[start of STORED RECORDS]
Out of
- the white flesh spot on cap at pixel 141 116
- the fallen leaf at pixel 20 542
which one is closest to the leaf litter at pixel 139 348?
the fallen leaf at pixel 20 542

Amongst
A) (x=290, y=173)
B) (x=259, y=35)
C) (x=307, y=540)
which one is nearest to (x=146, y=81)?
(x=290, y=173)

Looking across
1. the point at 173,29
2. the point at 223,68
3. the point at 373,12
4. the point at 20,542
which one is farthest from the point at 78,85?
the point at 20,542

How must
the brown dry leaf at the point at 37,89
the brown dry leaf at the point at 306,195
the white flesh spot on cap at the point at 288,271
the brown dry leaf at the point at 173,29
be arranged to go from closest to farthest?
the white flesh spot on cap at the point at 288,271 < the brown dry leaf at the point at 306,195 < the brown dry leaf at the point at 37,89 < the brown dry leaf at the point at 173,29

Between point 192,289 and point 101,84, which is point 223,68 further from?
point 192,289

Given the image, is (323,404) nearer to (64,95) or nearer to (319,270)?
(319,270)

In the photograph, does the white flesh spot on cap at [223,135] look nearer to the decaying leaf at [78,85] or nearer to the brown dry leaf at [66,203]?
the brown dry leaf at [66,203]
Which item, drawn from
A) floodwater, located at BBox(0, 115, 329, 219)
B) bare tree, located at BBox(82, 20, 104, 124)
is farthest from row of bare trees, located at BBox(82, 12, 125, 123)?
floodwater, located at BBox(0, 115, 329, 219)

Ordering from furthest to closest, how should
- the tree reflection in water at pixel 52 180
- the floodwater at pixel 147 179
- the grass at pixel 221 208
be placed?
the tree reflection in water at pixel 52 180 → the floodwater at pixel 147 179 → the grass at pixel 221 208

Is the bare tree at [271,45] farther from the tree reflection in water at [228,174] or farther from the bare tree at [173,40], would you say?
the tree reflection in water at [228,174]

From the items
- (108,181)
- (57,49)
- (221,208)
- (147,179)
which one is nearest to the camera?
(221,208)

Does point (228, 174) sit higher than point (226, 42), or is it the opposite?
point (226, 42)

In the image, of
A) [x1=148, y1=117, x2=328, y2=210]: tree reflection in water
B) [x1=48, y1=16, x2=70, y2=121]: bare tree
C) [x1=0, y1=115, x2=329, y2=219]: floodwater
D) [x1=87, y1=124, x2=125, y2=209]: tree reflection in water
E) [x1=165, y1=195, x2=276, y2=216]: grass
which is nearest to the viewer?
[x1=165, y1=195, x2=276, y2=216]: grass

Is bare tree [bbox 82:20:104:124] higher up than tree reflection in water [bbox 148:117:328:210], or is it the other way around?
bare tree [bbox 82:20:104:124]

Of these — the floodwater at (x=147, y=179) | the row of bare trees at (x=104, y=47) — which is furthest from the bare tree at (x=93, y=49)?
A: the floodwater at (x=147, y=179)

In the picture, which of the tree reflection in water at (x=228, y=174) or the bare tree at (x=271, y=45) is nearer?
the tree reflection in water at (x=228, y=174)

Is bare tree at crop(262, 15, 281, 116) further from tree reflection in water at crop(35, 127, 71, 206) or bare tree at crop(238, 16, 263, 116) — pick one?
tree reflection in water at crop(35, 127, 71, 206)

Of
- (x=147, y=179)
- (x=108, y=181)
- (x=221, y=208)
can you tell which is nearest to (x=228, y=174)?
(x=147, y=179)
[end of STORED RECORDS]
■ GIVEN PROBLEM
Reproduce the items above word for word, beginning with the line that contains "From the items" and continuing through the last line of the items.

■ THE REPLY
From the items
- (108,181)
- (57,49)
- (221,208)
- (147,179)
which one is nearest to the camera?
(221,208)

Does point (228, 174) sit higher than point (226, 42), or is it the opposite?
point (226, 42)

In the image, of
A) [x1=148, y1=117, x2=328, y2=210]: tree reflection in water
B) [x1=48, y1=16, x2=70, y2=121]: bare tree
C) [x1=0, y1=115, x2=329, y2=219]: floodwater
D) [x1=87, y1=124, x2=125, y2=209]: tree reflection in water
E) [x1=165, y1=195, x2=276, y2=216]: grass
which is nearest to the viewer?
[x1=165, y1=195, x2=276, y2=216]: grass

Is bare tree [bbox 82:20:104:124] higher up than tree reflection in water [bbox 148:117:328:210], or is it the other way around?
bare tree [bbox 82:20:104:124]

Of these — the floodwater at (x=147, y=179) | the row of bare trees at (x=104, y=47) — which is furthest from the bare tree at (x=93, y=49)?
A: the floodwater at (x=147, y=179)

In the picture, which of the tree reflection in water at (x=228, y=174) or the bare tree at (x=271, y=45) is nearer?
the tree reflection in water at (x=228, y=174)

Is bare tree at crop(262, 15, 281, 116) further from tree reflection in water at crop(35, 127, 71, 206) or bare tree at crop(238, 16, 263, 116) — pick one?
tree reflection in water at crop(35, 127, 71, 206)

Of
- (x=147, y=179)
- (x=108, y=181)
- (x=221, y=208)
can you tell which is nearest to (x=228, y=174)?
(x=147, y=179)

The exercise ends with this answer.